-- Information follows --

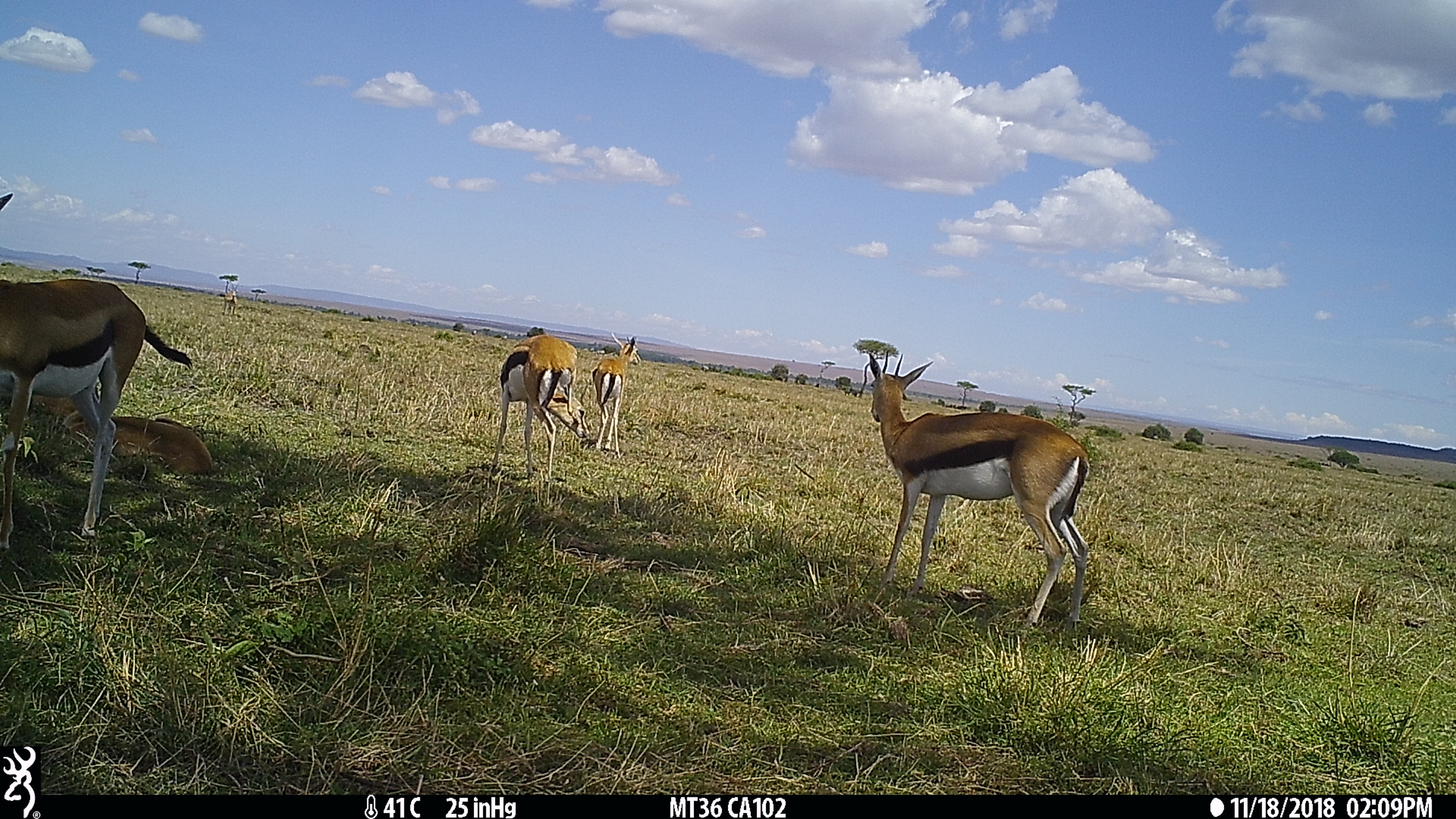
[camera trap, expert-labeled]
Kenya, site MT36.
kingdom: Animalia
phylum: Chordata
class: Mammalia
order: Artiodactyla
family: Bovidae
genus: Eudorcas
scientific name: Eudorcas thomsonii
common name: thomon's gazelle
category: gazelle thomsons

-- Information concluded --

Starting from the line that contains "family: Bovidae", give again every line to the last line of the data, exactly. Include nothing else.

family: Bovidae
genus: Eudorcas
scientific name: Eudorcas thomsonii
common name: thomon's gazelle
category: gazelle thomsons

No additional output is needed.